Pięć lat po niezbyt przychylnie przyjętych Ślubach panieńskich Filip Bajon wziął na warsztat dramat Gabrieli Zapolskiej. Tym razem postawił na doświadczonych aktorów i wciąż aktualny temat. Opłaciło się, bo Panie Dulskie to solidnie nakręcona tragikomedia.
Dulscy nigdy się w nic nie angażowali. Te słowa wielokrotnie padają z ust członków rodziny. Jakie są powody ich konformizmu i bierności? Sprawdzić to i uwiecznić wynik swoich badań na taśmie filmowej postanowiła Melania Dulska (Maja Ostaszewska). W ten sposób chce rozliczyć się z przeszłością i oczyścić z wszechobecnego zakłamania obłudy. Do młodej reżyserki zgłasza się szwajcarski psychiatra Rainer Dulsky (w tej roli Władysław Kowalski). Mężczyzna czuje, że ma wiele wspólnego z rodową kamienicą rodziny Melanii. Wkrótce oboje odkrywają tajemnice, które na zawsze powinny pozostać w ukryciu.
– To lekka, przyjemna produkcja na jesienny wieczór. Filip Bajon pokazał, że wciąż jest dobrym reżyserem, mówiła po seansie jedna z uczestniczek Festiwalu Filmowego w Gdyni Stefania Nowakowska. – Czy zdobędzie jakąś nagrodę? Trudno powiedzieć, ma bardzo silną konkurencję, dodała.
Dzieło Bajona to aktorski popis trzech doskonałych aktorek – Krystyny Jandy, Katarzyny Figury i Mai Ostaszewskiej. Na planie nie rywalizują ze sobą, ale działają wspólnie. Każda z nich kreuje obraz silnych kobiet, które pragną mieć wszystko pod kontrolą.
Panie Dulskie pragną się od siebie różnić. Nie zauważają jednak, że tak naprawdę są takie same. Z ich działań wyziera hipokryzja i drobnomieszczaństwo.
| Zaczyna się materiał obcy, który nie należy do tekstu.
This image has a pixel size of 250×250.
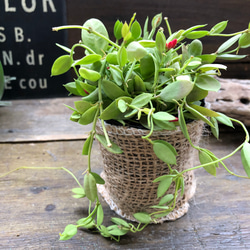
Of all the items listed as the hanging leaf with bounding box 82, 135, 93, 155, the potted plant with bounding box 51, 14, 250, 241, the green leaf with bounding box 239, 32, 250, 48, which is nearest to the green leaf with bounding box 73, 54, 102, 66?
the potted plant with bounding box 51, 14, 250, 241

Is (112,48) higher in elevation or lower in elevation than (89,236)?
higher

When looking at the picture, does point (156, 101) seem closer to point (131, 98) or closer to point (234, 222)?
point (131, 98)

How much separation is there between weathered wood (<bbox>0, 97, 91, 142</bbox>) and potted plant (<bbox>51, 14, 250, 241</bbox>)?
0.35 m

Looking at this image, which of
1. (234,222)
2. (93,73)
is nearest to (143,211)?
(234,222)

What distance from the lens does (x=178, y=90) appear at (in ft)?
1.12

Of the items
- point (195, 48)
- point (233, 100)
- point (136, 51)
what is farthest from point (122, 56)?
point (233, 100)

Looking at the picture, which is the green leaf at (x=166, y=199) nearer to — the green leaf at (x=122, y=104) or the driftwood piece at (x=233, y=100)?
the green leaf at (x=122, y=104)

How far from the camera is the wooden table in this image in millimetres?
466

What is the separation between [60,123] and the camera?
0.87 meters

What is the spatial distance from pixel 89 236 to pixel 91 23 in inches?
13.1

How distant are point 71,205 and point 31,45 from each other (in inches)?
25.2

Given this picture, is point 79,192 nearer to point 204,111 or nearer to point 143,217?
point 143,217

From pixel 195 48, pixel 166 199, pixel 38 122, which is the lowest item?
pixel 38 122

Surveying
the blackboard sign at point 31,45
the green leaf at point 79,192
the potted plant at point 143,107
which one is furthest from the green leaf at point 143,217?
the blackboard sign at point 31,45
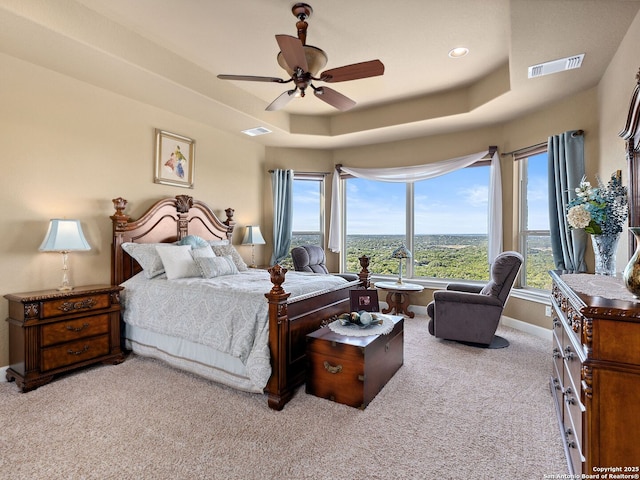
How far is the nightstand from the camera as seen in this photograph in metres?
2.71

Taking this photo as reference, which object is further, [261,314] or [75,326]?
[75,326]

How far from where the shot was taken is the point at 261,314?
8.24ft

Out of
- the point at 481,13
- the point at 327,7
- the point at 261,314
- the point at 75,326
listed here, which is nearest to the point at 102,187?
the point at 75,326

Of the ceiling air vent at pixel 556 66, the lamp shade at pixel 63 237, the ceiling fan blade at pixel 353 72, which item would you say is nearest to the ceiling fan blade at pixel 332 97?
the ceiling fan blade at pixel 353 72

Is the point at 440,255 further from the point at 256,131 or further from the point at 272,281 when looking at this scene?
the point at 272,281

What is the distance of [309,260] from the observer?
5184 mm

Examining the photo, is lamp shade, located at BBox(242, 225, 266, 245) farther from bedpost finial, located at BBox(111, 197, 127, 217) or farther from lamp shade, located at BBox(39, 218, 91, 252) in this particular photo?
lamp shade, located at BBox(39, 218, 91, 252)

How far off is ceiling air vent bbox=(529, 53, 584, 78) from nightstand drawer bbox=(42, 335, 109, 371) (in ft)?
15.9

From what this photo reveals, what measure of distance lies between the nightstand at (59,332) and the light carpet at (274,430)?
144mm

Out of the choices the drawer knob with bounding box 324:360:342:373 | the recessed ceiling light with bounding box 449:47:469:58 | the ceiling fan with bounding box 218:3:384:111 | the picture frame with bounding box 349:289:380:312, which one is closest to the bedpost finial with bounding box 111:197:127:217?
the ceiling fan with bounding box 218:3:384:111

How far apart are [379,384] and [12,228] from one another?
3.50 meters

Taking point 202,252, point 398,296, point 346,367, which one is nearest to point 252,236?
point 202,252

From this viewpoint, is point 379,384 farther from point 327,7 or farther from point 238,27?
point 238,27

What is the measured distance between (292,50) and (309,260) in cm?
326
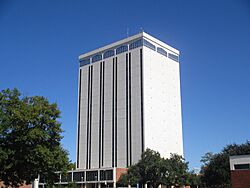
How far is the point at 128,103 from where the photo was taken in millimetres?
119500

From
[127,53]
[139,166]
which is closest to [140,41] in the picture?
[127,53]

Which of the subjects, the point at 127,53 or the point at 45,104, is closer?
the point at 45,104

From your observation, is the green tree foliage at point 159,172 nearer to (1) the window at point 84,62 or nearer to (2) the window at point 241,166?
(2) the window at point 241,166

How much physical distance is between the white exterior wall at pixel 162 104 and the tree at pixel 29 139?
7094cm

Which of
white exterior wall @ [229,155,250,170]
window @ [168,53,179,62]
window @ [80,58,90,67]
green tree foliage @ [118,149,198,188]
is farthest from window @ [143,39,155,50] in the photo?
white exterior wall @ [229,155,250,170]

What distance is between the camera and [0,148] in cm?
3978

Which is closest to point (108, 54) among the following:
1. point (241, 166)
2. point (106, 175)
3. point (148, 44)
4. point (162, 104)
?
point (148, 44)

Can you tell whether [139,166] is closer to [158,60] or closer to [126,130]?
[126,130]

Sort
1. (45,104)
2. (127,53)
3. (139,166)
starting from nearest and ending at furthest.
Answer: (45,104)
(139,166)
(127,53)

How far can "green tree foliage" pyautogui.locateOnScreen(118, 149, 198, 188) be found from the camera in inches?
3071

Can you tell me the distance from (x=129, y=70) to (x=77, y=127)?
30207mm

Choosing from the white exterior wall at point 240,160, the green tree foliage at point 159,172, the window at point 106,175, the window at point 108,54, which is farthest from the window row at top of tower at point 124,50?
the white exterior wall at point 240,160

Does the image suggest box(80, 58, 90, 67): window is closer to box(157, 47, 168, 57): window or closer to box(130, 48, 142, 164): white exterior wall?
box(130, 48, 142, 164): white exterior wall

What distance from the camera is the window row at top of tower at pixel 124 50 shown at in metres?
123
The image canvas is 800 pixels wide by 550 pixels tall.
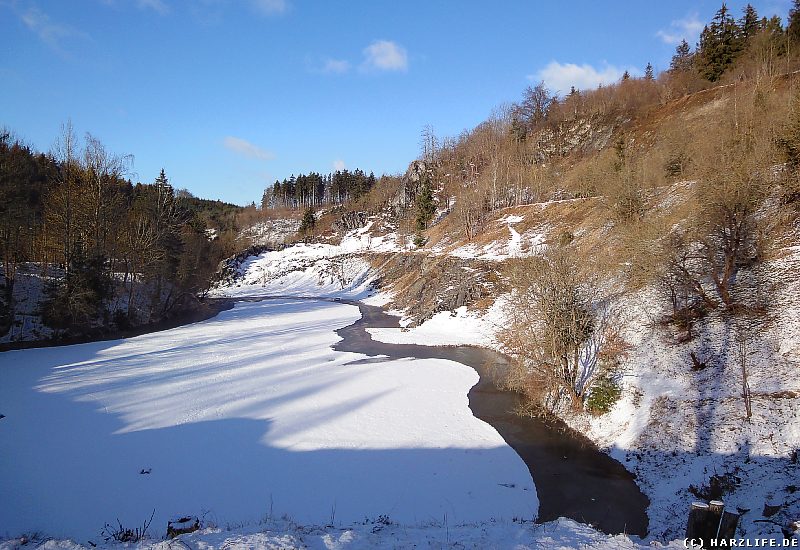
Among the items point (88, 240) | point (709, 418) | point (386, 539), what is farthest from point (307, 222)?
point (386, 539)

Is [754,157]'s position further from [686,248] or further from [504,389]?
[504,389]

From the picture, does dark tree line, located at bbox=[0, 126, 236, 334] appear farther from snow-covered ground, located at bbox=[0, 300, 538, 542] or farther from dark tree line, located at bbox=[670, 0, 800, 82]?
dark tree line, located at bbox=[670, 0, 800, 82]

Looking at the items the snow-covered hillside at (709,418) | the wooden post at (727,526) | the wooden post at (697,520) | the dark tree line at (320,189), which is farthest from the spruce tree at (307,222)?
the wooden post at (727,526)

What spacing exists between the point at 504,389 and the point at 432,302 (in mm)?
19756

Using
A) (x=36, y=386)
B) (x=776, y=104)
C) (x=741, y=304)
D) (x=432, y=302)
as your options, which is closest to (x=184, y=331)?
(x=36, y=386)

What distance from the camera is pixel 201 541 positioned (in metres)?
4.93

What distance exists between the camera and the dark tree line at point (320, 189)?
120 m

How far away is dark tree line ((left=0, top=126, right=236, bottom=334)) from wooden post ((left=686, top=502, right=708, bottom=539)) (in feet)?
112

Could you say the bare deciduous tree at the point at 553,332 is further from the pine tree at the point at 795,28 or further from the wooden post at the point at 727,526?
the pine tree at the point at 795,28

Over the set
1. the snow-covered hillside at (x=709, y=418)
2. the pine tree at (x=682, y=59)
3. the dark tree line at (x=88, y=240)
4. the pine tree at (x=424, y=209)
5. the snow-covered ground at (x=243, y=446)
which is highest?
the pine tree at (x=682, y=59)

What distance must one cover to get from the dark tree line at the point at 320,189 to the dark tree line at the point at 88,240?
252 feet

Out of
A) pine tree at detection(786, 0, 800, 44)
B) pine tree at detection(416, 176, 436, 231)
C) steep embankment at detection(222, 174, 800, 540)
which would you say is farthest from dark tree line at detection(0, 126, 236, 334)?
pine tree at detection(786, 0, 800, 44)

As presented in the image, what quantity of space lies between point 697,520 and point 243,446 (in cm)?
1199

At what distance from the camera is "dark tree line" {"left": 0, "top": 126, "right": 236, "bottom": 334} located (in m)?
27.8
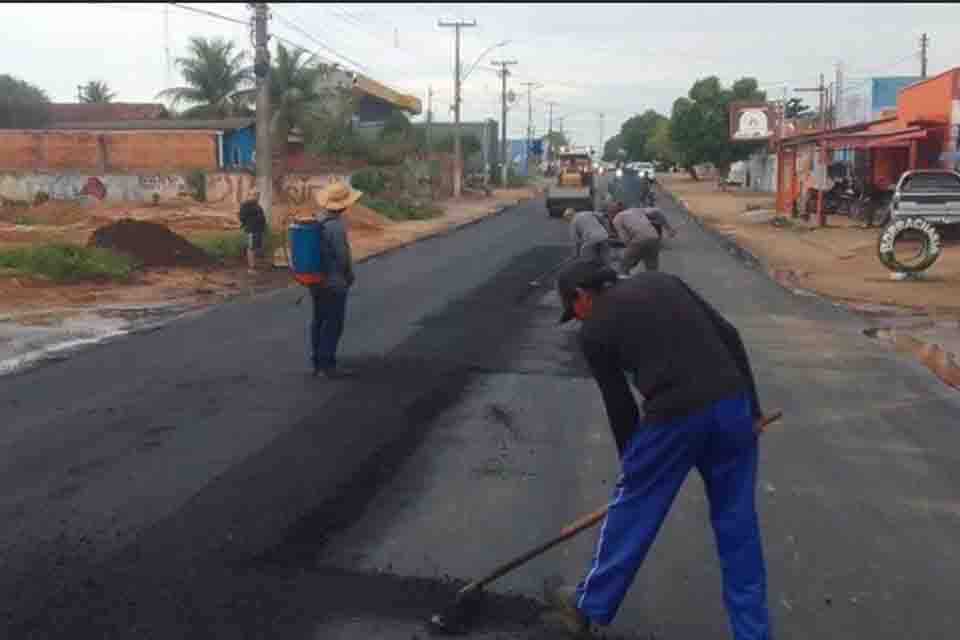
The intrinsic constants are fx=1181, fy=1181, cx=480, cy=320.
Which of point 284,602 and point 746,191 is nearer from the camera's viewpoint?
point 284,602

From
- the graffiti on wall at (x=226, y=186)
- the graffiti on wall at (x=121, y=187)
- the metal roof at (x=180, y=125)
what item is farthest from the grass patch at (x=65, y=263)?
the metal roof at (x=180, y=125)

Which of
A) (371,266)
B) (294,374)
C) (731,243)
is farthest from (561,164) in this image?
(294,374)

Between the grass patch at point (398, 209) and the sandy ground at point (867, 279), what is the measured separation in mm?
12214

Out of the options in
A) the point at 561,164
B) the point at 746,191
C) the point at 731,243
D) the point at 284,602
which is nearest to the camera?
the point at 284,602

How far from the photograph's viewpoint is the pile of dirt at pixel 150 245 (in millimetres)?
22656

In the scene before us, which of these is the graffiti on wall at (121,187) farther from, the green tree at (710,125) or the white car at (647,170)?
the green tree at (710,125)

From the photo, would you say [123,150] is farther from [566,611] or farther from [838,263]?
[566,611]

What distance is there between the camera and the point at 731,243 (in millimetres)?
29594

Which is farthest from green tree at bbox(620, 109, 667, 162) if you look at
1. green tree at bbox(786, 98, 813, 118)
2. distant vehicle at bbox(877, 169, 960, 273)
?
distant vehicle at bbox(877, 169, 960, 273)

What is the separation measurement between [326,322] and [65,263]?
11051 mm

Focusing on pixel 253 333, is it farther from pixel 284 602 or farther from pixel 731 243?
pixel 731 243

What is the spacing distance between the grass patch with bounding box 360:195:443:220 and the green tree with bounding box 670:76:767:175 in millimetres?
30823

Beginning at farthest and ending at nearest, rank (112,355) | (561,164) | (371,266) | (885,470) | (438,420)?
(561,164)
(371,266)
(112,355)
(438,420)
(885,470)

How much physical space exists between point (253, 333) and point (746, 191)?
2354 inches
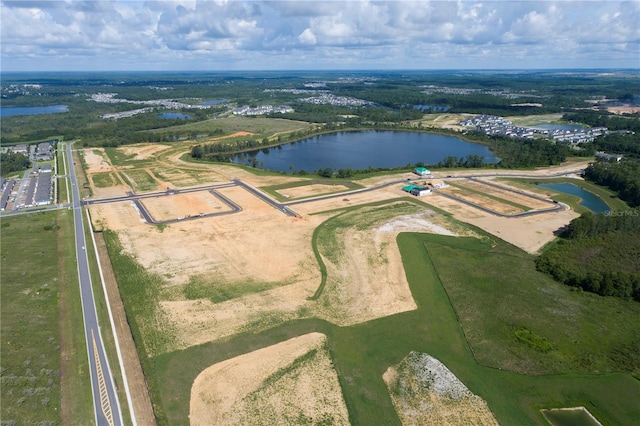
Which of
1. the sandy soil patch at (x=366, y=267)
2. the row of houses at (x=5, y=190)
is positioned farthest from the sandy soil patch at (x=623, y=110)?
the row of houses at (x=5, y=190)

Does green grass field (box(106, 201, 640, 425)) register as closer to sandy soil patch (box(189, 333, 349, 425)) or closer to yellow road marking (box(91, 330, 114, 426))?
sandy soil patch (box(189, 333, 349, 425))

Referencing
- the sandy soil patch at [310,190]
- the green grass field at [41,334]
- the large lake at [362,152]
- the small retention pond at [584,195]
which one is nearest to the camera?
the green grass field at [41,334]

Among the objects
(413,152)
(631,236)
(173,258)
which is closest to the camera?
(173,258)

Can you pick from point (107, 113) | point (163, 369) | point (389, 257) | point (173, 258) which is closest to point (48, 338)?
point (163, 369)

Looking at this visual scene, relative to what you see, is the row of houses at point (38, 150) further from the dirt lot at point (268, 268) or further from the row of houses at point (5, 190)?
the dirt lot at point (268, 268)

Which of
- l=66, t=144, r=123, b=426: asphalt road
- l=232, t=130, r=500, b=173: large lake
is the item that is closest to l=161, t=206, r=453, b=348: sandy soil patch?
l=66, t=144, r=123, b=426: asphalt road

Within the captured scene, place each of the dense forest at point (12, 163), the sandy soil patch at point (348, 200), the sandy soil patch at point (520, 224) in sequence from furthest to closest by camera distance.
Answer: the dense forest at point (12, 163) → the sandy soil patch at point (348, 200) → the sandy soil patch at point (520, 224)

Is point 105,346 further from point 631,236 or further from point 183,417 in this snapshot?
point 631,236
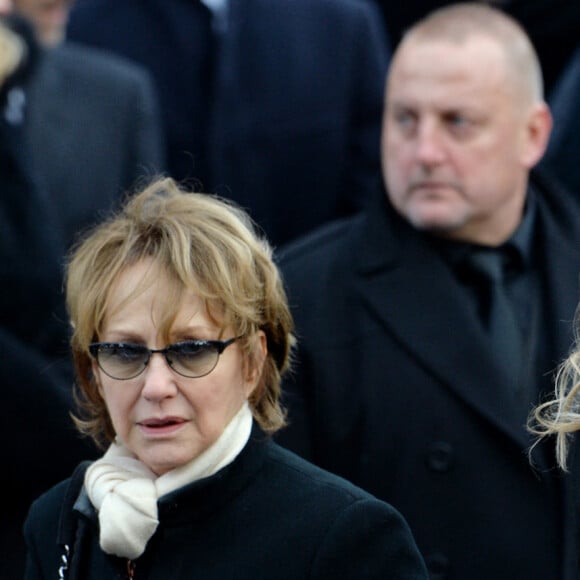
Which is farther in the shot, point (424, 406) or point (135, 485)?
point (424, 406)

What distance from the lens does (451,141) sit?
4.63 m

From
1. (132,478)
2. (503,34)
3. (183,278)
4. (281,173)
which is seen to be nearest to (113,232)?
(183,278)

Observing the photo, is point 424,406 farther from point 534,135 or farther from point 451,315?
point 534,135

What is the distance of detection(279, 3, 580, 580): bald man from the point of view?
4.29 m

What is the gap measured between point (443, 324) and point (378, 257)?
0.89 ft

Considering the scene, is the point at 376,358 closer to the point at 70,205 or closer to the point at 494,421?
the point at 494,421

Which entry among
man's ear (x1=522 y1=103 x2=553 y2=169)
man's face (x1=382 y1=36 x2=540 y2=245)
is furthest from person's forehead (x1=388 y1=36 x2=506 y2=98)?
man's ear (x1=522 y1=103 x2=553 y2=169)

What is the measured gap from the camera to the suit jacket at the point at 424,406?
4.26m

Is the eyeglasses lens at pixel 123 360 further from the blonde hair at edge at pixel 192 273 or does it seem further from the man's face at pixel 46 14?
the man's face at pixel 46 14

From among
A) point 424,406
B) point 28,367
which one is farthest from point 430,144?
point 28,367

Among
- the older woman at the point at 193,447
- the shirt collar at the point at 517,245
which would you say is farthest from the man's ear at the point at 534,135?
the older woman at the point at 193,447

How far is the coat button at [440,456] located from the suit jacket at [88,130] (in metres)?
1.44

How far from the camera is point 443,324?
4.50 metres

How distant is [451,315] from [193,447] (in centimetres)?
156
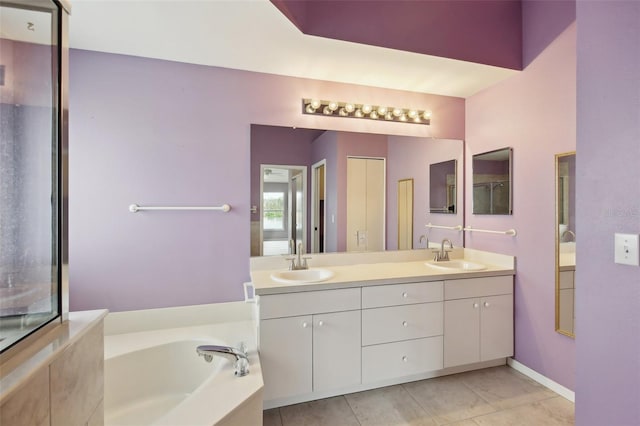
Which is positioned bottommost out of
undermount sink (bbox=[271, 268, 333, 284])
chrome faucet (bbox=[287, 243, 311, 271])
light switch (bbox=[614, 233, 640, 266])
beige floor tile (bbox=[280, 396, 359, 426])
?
beige floor tile (bbox=[280, 396, 359, 426])

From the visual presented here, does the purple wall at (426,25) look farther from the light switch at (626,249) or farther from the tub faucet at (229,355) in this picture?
the tub faucet at (229,355)

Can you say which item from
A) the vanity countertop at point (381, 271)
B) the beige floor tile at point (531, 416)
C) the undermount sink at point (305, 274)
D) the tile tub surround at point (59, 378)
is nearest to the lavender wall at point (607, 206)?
the beige floor tile at point (531, 416)

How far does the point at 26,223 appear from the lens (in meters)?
0.80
Dbają tylko o własną wygodę. Nawet bunt jest wywołany w celu zmiany pewnego wizerunku. Na uwagę zasługują także odtwórcy ról drugoplanowych i pobocznych, a przede wszystkim – uwodzicielska i ironiczna Katarzyna Herman oraz milczący Olgierd Łukaszewicz.
– Cieszy mnie, że na ekranie spotkały się tak utalentowane osoby. Efekt końcowy filmu to przede wszystkim ich zasługa. Zapolska była doskonałą obserwatorką, a Bajon to wykorzystał. To dobra komedia z głębszym przekazem, komentował po pokazie widz Adrian Grudnicki.
Nie obyło się jednak bez minusów. Intryga nie jest zbyt skomplikowana, przez co dalsze losy bohaterów nie są dla obserwatorów dużą niespodzianką. Szkoda, bo dłuższe utrzymanie widza w niepewności mogłoby sprawić, że dzieło byłoby bardziej interesujące. Brakuje także lepszego poprowadzenia postaci służącej Hanki granej przez Barbarę Wypych, a także filmowego utracjusza Łukasza Fabijańskiego. Grani przez nich bohaterowie są lekko przytłoczeni przez odtwórczynie tytułowych ról.
Filip Bajon stworzył świat, który jest zabawny, ale także przerażający. Działania bohaterów są naszpikowane fałszem, a obsesyjne przestrzeganie konwenansów sprowadzone jest niemal do absurdu. Ta przerysowana rzeczywistość podwójnej moralności nie jest nam jednak tak odległa jak mogłoby się wydawać. To właśnie sprawia, że po projekcji reżyser zostawia widza z cierpkim uśmiechem na twarzy.